Hij bracht ons gratis naar ons hotel en we spraken af dat hij ons de volgende ochtend om 4:30 weer op kwam pikken. Aangezien we weer in een kloterig hotel zaten (dit keer met veel geluidsoverlast) hadden we niet veel geslapen, toen de wekker alweer ging. Al gauw reden we in een file van tuktuks naar Angkor Wat, duidelijk niet de enigen met het plan de zonsopkomst te gaan bekijken.
Ons vroege opstaan werd al snel beloond met de mooiste zonsopgang ooit. Het was bijna onbewolkt en de tempel werd afwisselend geel, oranje en roze belicht.

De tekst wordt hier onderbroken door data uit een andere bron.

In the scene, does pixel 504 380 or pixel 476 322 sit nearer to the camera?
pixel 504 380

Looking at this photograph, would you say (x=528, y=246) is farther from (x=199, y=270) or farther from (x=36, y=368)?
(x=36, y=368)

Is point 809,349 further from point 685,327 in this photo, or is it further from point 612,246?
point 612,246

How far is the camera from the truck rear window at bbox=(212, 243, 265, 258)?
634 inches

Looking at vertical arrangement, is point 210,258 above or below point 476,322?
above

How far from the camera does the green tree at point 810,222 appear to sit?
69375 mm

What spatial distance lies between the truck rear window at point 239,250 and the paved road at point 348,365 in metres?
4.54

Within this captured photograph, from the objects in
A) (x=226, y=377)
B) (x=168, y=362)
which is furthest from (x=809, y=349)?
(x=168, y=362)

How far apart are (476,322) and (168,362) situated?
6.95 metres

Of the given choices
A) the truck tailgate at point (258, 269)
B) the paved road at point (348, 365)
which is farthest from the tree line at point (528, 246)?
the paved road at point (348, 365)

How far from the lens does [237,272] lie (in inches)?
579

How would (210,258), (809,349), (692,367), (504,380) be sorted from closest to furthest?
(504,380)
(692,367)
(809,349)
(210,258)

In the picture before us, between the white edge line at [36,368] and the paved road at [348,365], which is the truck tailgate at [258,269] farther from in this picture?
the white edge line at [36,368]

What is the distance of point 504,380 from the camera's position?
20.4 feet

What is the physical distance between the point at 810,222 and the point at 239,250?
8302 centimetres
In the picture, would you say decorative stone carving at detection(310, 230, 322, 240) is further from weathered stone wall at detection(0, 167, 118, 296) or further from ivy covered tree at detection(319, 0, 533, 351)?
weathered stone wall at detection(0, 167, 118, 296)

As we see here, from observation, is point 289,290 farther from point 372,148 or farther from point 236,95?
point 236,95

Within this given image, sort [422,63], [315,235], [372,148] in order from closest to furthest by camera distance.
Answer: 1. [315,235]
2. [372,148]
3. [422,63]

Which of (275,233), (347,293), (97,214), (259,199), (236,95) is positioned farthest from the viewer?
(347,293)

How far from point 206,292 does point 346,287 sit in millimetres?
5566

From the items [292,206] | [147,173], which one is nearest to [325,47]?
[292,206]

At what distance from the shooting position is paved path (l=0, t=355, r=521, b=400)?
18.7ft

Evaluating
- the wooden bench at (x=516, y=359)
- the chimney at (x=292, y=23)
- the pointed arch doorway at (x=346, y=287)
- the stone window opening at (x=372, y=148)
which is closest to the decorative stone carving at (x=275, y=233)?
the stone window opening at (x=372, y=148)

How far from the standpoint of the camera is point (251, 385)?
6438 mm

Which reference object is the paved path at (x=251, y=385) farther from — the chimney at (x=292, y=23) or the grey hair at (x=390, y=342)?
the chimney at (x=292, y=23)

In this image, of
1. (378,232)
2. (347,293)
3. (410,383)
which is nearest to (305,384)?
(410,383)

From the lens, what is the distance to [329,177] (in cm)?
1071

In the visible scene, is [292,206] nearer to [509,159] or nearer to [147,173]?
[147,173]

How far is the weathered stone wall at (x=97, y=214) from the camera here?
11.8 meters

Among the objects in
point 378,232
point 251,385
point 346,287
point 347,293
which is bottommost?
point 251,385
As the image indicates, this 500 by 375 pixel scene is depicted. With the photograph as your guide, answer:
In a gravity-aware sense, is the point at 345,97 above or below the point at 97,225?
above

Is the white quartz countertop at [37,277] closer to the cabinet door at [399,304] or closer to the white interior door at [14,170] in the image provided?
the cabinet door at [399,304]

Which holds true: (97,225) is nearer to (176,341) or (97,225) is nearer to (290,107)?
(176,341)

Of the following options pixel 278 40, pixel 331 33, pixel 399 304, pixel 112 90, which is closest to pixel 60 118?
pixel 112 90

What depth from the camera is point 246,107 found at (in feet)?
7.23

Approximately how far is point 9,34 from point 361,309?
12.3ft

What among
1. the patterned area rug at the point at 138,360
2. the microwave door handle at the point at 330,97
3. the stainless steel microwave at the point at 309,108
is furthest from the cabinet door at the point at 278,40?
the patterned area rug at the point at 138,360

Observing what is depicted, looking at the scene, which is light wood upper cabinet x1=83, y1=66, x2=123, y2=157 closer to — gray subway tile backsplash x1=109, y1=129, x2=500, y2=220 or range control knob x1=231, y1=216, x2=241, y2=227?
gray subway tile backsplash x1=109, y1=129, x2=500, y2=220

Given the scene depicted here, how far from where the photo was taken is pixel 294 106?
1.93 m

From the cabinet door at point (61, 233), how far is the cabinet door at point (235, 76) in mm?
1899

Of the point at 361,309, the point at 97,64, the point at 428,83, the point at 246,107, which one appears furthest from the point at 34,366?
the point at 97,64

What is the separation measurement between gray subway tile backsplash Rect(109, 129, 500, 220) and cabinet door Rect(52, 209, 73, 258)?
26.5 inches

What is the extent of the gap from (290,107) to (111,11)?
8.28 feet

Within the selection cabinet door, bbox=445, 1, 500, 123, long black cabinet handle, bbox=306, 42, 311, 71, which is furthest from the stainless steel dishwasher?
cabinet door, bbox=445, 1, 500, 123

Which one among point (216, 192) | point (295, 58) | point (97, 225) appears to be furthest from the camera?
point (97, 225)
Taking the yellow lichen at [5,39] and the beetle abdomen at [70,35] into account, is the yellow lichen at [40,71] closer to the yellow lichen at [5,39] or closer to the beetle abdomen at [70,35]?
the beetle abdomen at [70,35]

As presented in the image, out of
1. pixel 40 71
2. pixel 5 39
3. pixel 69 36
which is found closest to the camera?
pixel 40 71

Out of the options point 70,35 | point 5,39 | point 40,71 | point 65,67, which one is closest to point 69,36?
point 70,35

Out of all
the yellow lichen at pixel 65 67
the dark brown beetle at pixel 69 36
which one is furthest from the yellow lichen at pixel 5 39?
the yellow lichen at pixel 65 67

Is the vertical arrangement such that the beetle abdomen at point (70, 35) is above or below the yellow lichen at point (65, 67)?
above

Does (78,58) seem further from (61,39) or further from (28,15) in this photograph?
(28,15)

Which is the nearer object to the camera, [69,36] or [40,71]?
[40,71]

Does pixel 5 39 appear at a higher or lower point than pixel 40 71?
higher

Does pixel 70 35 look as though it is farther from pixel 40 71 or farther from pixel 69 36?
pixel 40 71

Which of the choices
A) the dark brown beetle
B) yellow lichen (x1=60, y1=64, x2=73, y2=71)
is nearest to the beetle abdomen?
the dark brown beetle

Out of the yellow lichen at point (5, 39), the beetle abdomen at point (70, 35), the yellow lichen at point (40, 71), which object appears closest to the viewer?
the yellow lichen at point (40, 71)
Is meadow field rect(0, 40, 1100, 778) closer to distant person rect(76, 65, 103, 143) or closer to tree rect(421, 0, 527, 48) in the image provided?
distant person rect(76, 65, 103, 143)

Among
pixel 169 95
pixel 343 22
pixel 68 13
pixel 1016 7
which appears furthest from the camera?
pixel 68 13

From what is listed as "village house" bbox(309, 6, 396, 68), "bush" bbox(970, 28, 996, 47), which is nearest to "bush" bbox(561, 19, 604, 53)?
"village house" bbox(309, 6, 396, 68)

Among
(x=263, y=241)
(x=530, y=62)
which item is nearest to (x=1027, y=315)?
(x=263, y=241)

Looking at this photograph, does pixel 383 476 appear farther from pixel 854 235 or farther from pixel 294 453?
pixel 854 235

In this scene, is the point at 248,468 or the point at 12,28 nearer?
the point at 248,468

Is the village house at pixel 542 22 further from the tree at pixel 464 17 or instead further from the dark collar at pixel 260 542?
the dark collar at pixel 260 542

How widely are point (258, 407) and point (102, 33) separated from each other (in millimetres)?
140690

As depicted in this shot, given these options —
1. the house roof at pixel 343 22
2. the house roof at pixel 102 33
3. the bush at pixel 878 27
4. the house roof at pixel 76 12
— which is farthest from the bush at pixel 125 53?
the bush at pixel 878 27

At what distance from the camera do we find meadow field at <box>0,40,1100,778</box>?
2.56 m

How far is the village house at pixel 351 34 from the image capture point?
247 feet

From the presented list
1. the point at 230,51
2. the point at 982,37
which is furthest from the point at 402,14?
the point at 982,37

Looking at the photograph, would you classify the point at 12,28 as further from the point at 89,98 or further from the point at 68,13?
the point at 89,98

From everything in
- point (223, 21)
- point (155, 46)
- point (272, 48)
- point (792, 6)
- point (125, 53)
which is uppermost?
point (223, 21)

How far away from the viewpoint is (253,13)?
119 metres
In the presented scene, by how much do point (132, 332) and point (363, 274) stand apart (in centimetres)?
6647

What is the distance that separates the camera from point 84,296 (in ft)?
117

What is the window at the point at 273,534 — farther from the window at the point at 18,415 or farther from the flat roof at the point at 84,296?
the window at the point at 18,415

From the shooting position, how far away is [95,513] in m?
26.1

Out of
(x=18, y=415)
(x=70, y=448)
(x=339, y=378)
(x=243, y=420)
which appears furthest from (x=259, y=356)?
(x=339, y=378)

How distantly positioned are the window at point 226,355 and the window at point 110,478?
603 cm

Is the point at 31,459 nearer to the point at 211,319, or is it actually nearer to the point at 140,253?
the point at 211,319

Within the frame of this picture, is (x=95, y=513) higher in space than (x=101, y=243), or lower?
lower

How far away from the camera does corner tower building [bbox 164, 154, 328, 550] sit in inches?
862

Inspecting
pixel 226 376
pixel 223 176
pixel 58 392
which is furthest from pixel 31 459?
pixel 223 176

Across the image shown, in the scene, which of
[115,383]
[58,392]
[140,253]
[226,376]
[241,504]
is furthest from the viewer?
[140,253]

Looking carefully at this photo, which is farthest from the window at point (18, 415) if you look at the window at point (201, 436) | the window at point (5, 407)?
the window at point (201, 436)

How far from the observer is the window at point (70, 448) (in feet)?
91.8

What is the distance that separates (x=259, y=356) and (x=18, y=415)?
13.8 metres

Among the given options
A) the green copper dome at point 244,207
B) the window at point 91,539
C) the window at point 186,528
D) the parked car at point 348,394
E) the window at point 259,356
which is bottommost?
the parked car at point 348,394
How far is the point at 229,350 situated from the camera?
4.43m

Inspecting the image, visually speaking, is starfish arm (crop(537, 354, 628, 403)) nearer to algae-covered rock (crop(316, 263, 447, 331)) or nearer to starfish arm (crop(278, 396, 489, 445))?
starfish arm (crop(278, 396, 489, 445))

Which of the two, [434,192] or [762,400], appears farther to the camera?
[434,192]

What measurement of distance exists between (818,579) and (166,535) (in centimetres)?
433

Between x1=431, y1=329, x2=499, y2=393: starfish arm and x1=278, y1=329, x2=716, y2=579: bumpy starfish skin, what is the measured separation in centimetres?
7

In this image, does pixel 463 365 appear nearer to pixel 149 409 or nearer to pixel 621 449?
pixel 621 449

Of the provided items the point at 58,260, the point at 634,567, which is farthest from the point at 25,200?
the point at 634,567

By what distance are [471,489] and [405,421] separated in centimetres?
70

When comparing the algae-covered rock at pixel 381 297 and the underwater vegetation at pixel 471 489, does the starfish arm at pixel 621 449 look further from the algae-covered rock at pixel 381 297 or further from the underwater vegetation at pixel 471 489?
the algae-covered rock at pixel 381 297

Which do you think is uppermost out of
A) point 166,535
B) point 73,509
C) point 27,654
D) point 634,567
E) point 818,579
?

Na een kwartiertje genieten, was het licht en waren ook de verkopers wakker. Waar je ook bent in Azië, overal wil iedereen de hele tijd geld aan je verdienen. Blijkbaar denken ze dat hun opdringerige manier van doen werkt en om een band op te bouwen (?), vertellen ze altijd direct hoe ze heten. Ze gebruiken hierbij een verzonnen naam, speciaal voor toeristen, omdat wij natuurlijk hun echte, onuitspreekbare, Aziatische naam nooit zouden kunnen onthouden. ;)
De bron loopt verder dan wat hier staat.